一方、韓国の場合、独立系や政府系のインパクトファンドがリーダーシップを取り、インパクト投資の発展を支えてきたようでした。資本市場の多くの投資家は短期的な値動きを追う傾向が強く残る一方で、大手保険グループがサステナビリティファイナンスやインパクト投資への関心を高めるなど、今後、メインストリームの金融業界へのインパクト投資推進が発展領域の一つになる可能性があります。

香港では、富裕層が中心的な役割を果たしており、ファミリーオフィスやプライベートバンカーがインパクト投資を推進する構図になっています。

こうした違いから、お互いに学び合うことができそうです。
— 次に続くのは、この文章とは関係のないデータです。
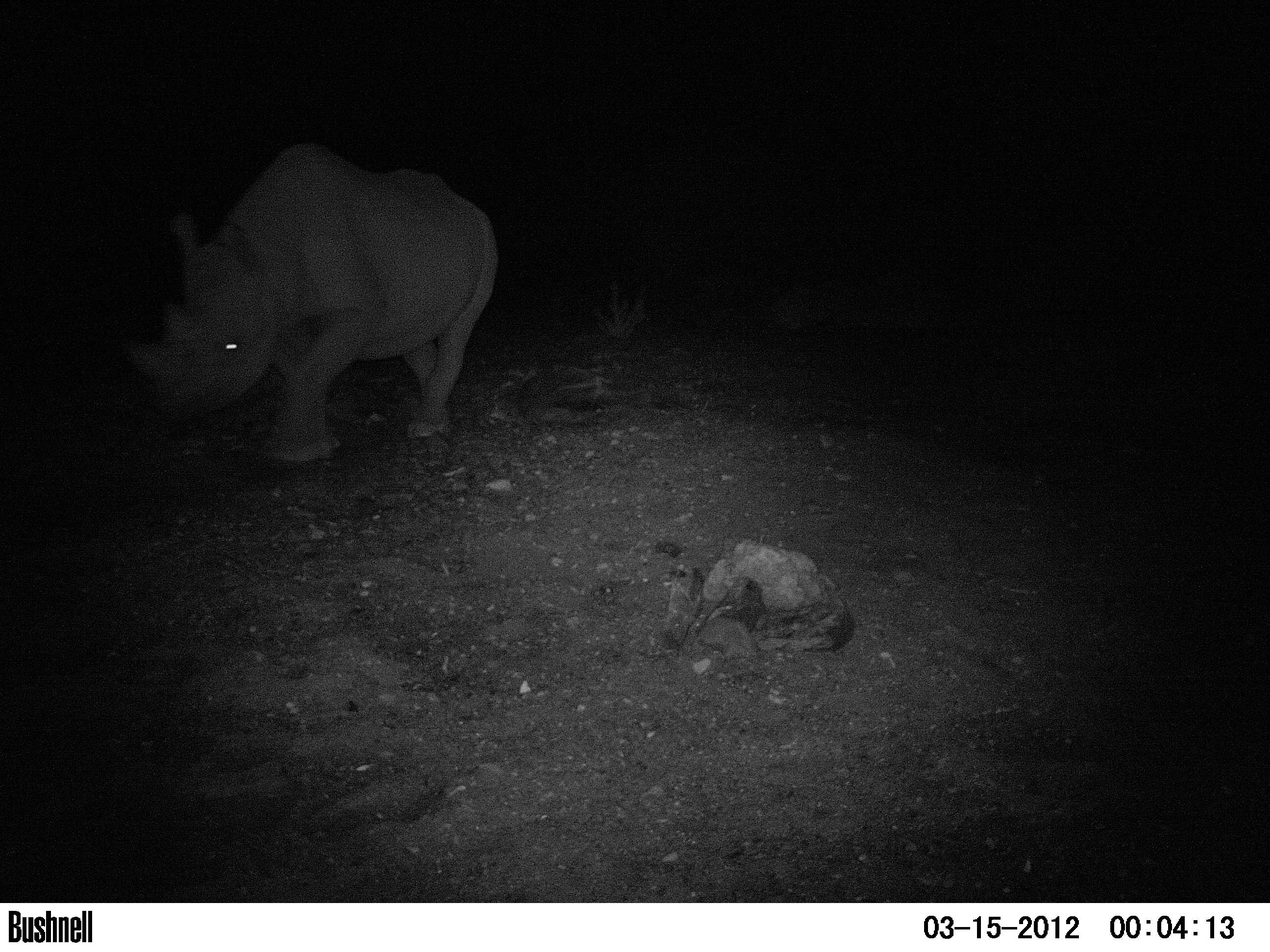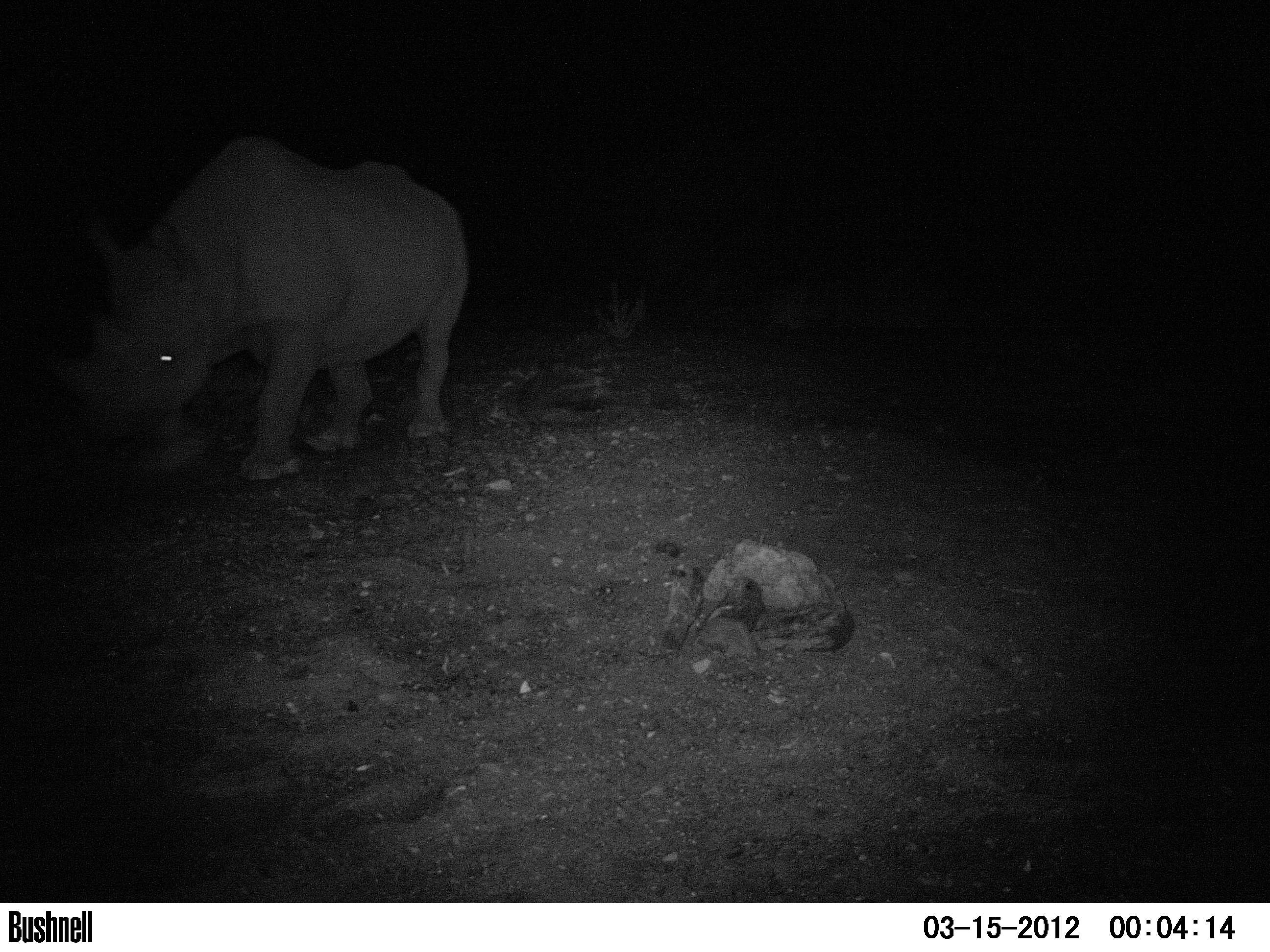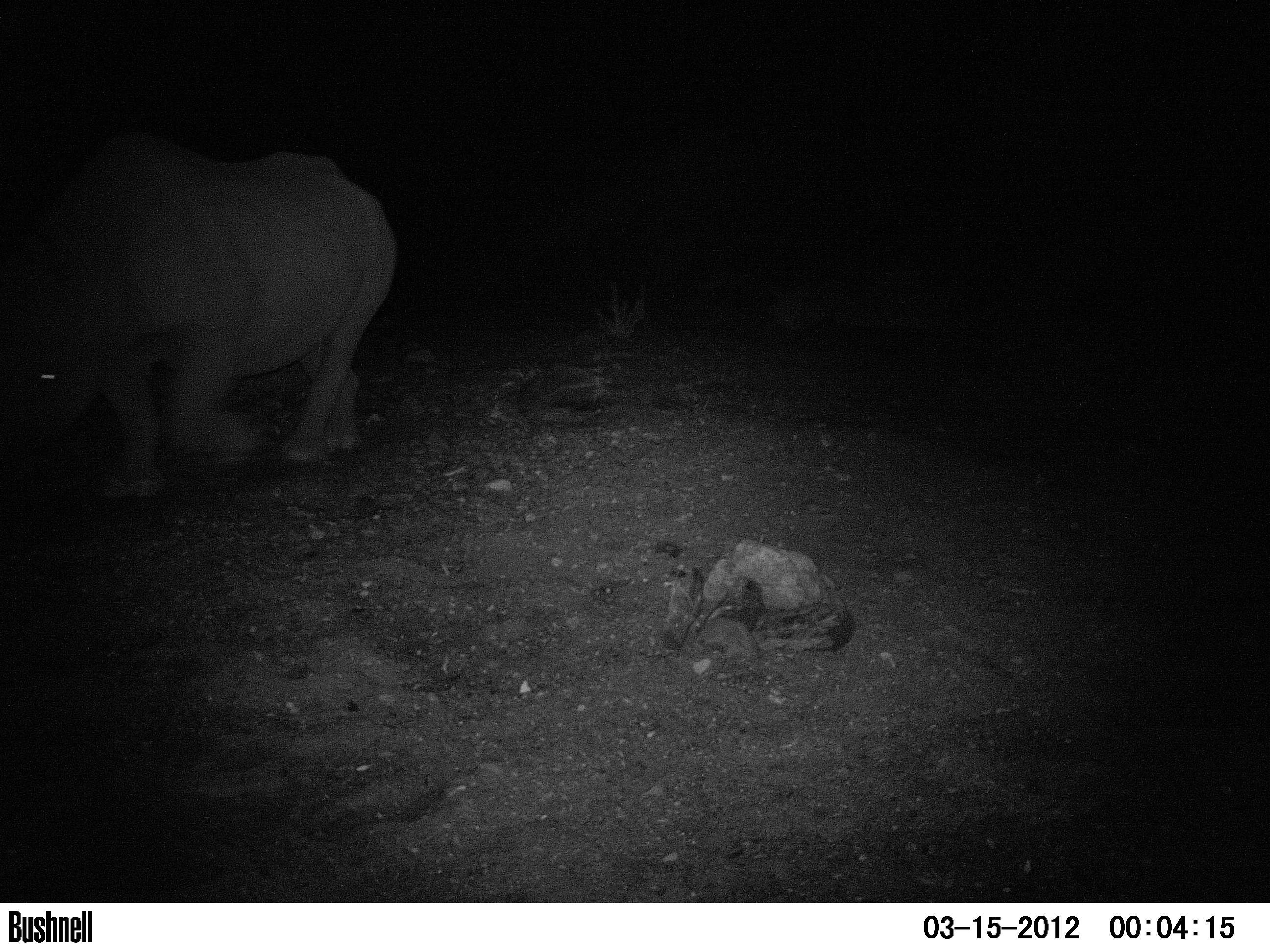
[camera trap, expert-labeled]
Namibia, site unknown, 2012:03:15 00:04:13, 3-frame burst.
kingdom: Animalia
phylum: Chordata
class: Mammalia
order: Perissodactyla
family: Rhinocerotidae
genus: Diceros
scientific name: Diceros bicornis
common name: black rhinoceros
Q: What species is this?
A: Diceros bicornis (black rhinoceros).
日本はこれからファミリーオフィスを動かしていかなければならないし、韓国はメインストリームに訴求しなければなりませんから。

川端 韓国では、地方自治体がエクイティ投資できる仕組みがあるという話も聞きました。それなら、Place-Based Impact Investing(地域協働型インパクト投資、PBII)にも取り組みやすいはずです。日本では、まだ実践が難しい手法が使えるかもしれない。例えば少子高齢化のような韓国・日本共通の社会課題に、韓国でPBIIを使って挑戦して、そこから得られた学びやノウハウを日本や他の東アジア各国で共有する、といった試みもありえるのではないでしょうか。

菅野 それはとてもいいアイデアですね。Asia Impact Nights での交流を通じて、例えば「シンガポールのインパクト企業が日本に進出するから協力してほしい」とか「韓国のインパクトファンドに日本からの投資を募りたい」とか、投資・資金調達の両面で連携を求められる案件が、すでに数多くあることが分かりました。
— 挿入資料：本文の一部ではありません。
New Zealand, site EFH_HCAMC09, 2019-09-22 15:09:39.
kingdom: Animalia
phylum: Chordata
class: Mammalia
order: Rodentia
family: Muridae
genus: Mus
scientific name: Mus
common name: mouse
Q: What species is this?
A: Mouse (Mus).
こうした実質的な事業とエコシステムビルディング、それぞれのレベルで連携できるポイントが見えてきたのは収穫でした。

川端 私はこれまで、海外の資金を日本のNPOや社会起業家につなぐ仕事をしてきましたが、これからは逆に、日本の優れたソリューション、インパクト創出のモデルを海外に提供する仕事も考えられるなと思いました。そこから回り回って、アジア圏の金融リソースが日本に流れることもあるでしょう。実際、今回の参加者から「日本のインパクトスタートアップへの投資を考えているが、適切な投資先を知らないか?」という声掛けをもらったりもしました。Asia Impact Nights のようなカンファレンスに参加して、海外の多様なプレーヤーと顔が見える関係を築くことで、人、情報、お金などの資源の好循環を生むきっかけができるかもしれません。

世界に向けて東洋的な価値観を発信していきたい

菅野 世界規模でインパクト投資を考えるとき、西洋的な価値観だけでルールがつくられていいのか、という我々と同様の問題意識が、主催者にはあったようです。アジアの文化や歴史に根ざした価値観を発信していくべきではないか、と。そのために、例えば日本と韓国、香港などで共同リサーチをするのもいいよね、というアイデアもありました。
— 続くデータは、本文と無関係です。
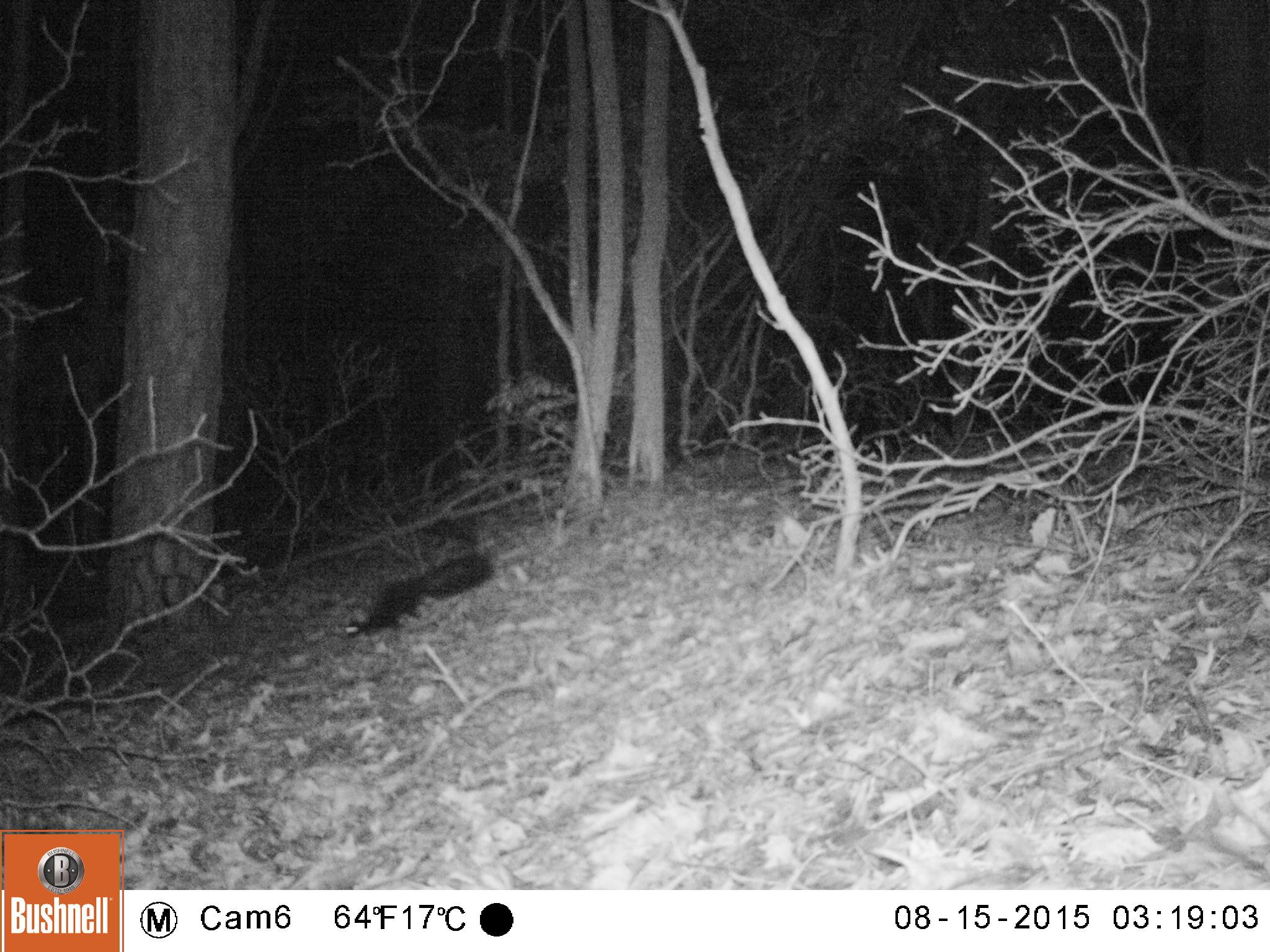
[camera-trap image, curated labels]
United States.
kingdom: Animalia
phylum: Chordata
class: Mammalia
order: Carnivora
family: Mephitidae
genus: Mephitis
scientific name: Mephitis mephitis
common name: striped skunk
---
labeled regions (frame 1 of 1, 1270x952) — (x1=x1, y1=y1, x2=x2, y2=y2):
Striped Skunk: (x1=340, y1=546, x2=503, y2=651)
アジアにおいて、日本のインパクト投資は参照されるべきロールモデルになりつつあるし、各国から大きな期待を寄せられていることを肌で感じる機会にもなりました。

川端  欧米のカンファレンスに比べると、コミュニケーションの取り方が違うとも感じました。欧米では人が話している最中にも積極的に手を挙げて意見を述べる場面も一般的ですが、Asia Impact Nights では、みんなが話し終わるまで傾聴し、話し手の伝えようとしていることを最後まで聴いて理解しようとしている印象や空気を感じました。

立場の異なる人同士が、お互いを尊重しつつ、多様な視点や意見を持ち寄る。Asia Impact Nightsのなかでも見られた共同体的なコミュニケーションはアジア的といえるのかもしれません。関係性の中から生まれてくる意味、相互に共通項を探りながら発見に至る道筋、協調的な思索の方法は、「Sense-making」を大事にするシステムチェンジにもつながっていくのではないでしょうか。次の機会には、日本を舞台に、アジアの価値観を発見し、世界に発信する企画を開催するのもいいかも知れないと考え始めています。